(Excerpts from a spatial reasoning dataset)
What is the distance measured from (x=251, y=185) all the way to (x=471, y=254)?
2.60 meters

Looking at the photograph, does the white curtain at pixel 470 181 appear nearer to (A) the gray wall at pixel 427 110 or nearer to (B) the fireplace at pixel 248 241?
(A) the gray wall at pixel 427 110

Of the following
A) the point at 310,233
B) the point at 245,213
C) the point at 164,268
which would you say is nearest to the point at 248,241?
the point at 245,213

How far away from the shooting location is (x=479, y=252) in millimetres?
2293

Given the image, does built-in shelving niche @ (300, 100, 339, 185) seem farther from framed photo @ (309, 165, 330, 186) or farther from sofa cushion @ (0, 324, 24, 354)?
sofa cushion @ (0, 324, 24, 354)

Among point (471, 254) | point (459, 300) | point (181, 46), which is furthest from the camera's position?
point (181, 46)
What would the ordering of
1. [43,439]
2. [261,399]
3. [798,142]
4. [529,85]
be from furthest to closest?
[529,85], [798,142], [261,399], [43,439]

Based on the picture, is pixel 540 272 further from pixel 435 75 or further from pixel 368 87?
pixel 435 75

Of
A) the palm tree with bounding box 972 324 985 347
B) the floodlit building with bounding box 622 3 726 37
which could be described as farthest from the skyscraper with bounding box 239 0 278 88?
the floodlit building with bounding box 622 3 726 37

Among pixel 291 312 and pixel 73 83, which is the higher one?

▸ EXERCISE OBJECTIVE:
Copy out the entire listing above word for word, with no changes.

▸ WRITTEN SOLUTION:
What is the distance measured from (x=251, y=185) all the way to (x=471, y=254)?
2.60 meters

Looking at the photograph, does the white curtain at pixel 470 181 appear nearer to (A) the gray wall at pixel 427 110 or nearer to (B) the fireplace at pixel 248 241?
(A) the gray wall at pixel 427 110

Of the following
A) the point at 310,233
B) the point at 245,213
C) the point at 164,268
which would you say is nearest to the point at 248,241?
the point at 245,213

How far away from the shooting location is (x=479, y=252) in millimetres?
2293

Given the image, does built-in shelving niche @ (300, 100, 339, 185) seem farther from framed photo @ (309, 165, 330, 186) or farther from sofa cushion @ (0, 324, 24, 354)?
sofa cushion @ (0, 324, 24, 354)

Among point (471, 254) | point (459, 300) | point (181, 46), which is furthest from the camera's position?
point (181, 46)
What would the ordering of
1. [43,439]
2. [261,399]
3. [798,142]
4. [529,85]
be from furthest to closest?
[529,85], [798,142], [261,399], [43,439]

Based on the picture, is pixel 540 272 further from pixel 435 75 or further from pixel 368 87?
pixel 435 75

Of
A) the palm tree with bounding box 972 324 985 347
B) the floodlit building with bounding box 622 3 726 37
which could be described as farthest from the skyscraper with bounding box 239 0 278 88?
the floodlit building with bounding box 622 3 726 37

Among pixel 291 312 and pixel 73 83, which is the higher one?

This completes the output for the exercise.